May 24, 2013
Mark Malseed is coauthor of "The Google Story: Inside the Hottest Business, Media and Technology Success of Our Time," an international bestseller that is being published in 17 languages worldwide.
Formerly a researcher to Bob Woodward for the books "Plan of Attack" and "Bush at War," Malseed...
In Google, Yahoo, Should We Trust?
It’s time we started asking better questions about our queries.
The words we type into Google may seem anonymous and innocuous at the instant we’re doing a search, almost as if we are confessing to some digital high priest: “Lord, just between you and me, I am fascinated with . . . recreational drugs, bondage, Islamic radicalism, how to cheat my friends at poker. . . . ” But our inquiries leave behind permanent tracks that could come back to haunt someday.

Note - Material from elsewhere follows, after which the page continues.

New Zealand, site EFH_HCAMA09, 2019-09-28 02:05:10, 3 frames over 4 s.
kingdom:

Consider for a moment what a complete history of just your Internet searches alone might reveal. Chances are the list would offer pretty good clues as to your political leanings, your health condition, your finances, your job satisfaction, your marital fidelity, your obsessions and addictions, and plenty else that you may want to keep private.

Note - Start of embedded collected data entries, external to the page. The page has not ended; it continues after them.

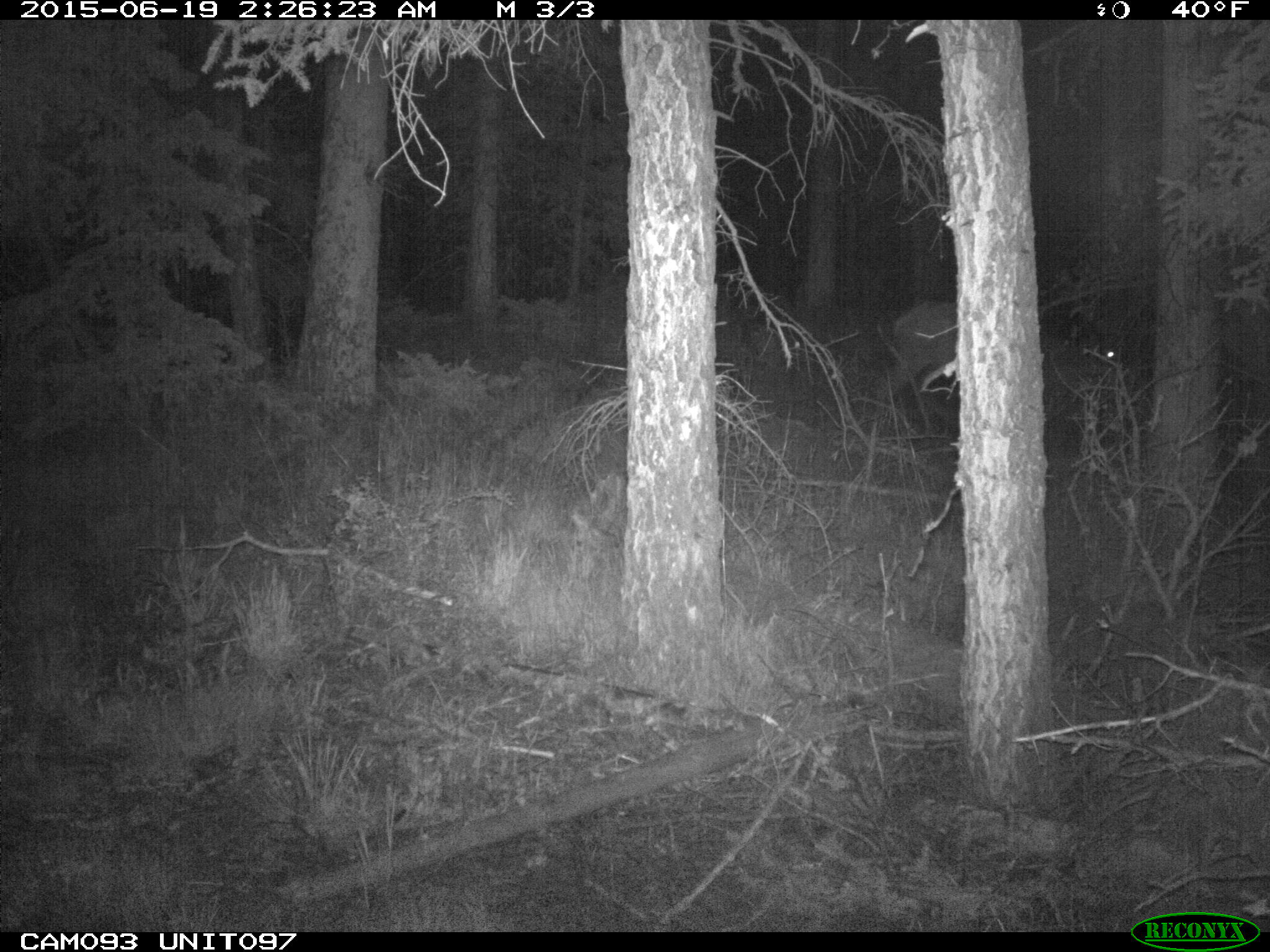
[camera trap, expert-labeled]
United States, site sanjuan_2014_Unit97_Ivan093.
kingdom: Animalia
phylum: Chordata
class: Mammalia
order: Artiodactyla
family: Cervidae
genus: Cervus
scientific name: Cervus elaphus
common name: red deer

Add to that the full archive of your Web e-mails—and depending on what other Yahoo or Google services you use, a partial or full record of your Web surfing habits—and these companies have got a fairly comprehensive digital dossier on you, me and several hundred million other people.
This is a treasure trove by any accounting, and potentially a very valuable, perfectly legitimate asset to criminal and terrorism investigations. But such an accumulation of personal data also presents a tempting target for intrusive fishing expeditions by law enforcement, divorce lawyers, government prosecutors and even less savory characters.

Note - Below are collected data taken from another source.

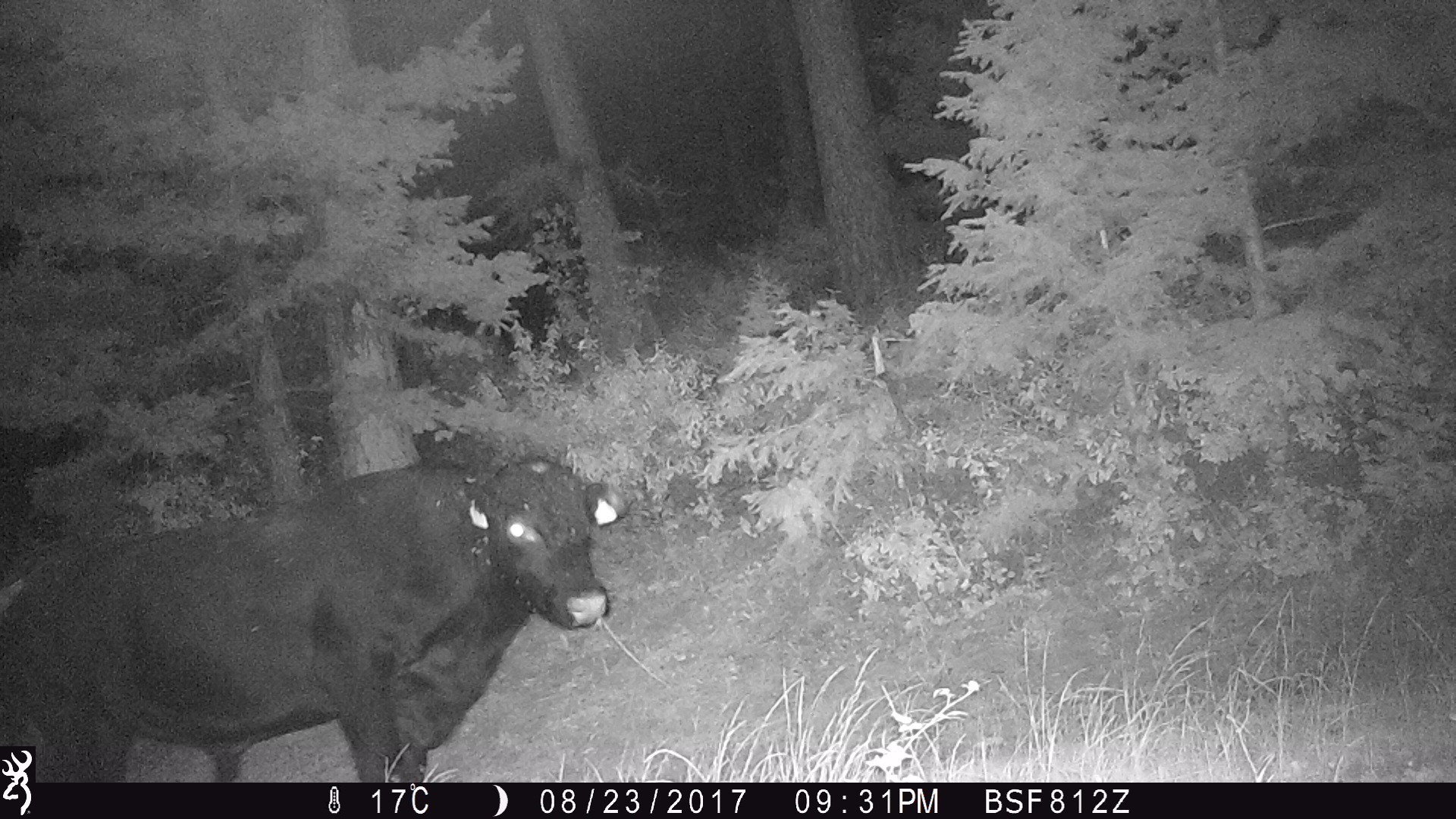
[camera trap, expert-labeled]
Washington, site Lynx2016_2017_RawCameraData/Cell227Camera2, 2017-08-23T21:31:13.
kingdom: Animalia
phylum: Chordata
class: Mammalia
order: Artiodactyla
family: Bovidae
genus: Bos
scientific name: Bos taurus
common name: domestic cattle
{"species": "domestic cattle (Bos taurus)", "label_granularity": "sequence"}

What’s more, the whereabouts of this data are generally kept secret. The records are sequestered in undisclosed locations, entirely out of our control, and may even be stored in a country other than the one in which a user lives, raising potential legal complications.
In China, both companies have come under fire for complying with the communist regime’s censoring of the Internet. Yahoo has twice turned over personally identifying information about Chinese dissidents that led to their being jailed.
Here in the United States, the search engines say they comply with legal requests for information, but they rarely comment on the extent of their cooperation in handing over search data for criminal or civil cases. (In at least one case, a person’s search history was used in prosecution, but that information was skimmed from his own computer.) Nevertheless, unless laws are rewritten or company policies changed, the search engines will find themselves increasingly bombarded with subpoenas for their users’ search histories.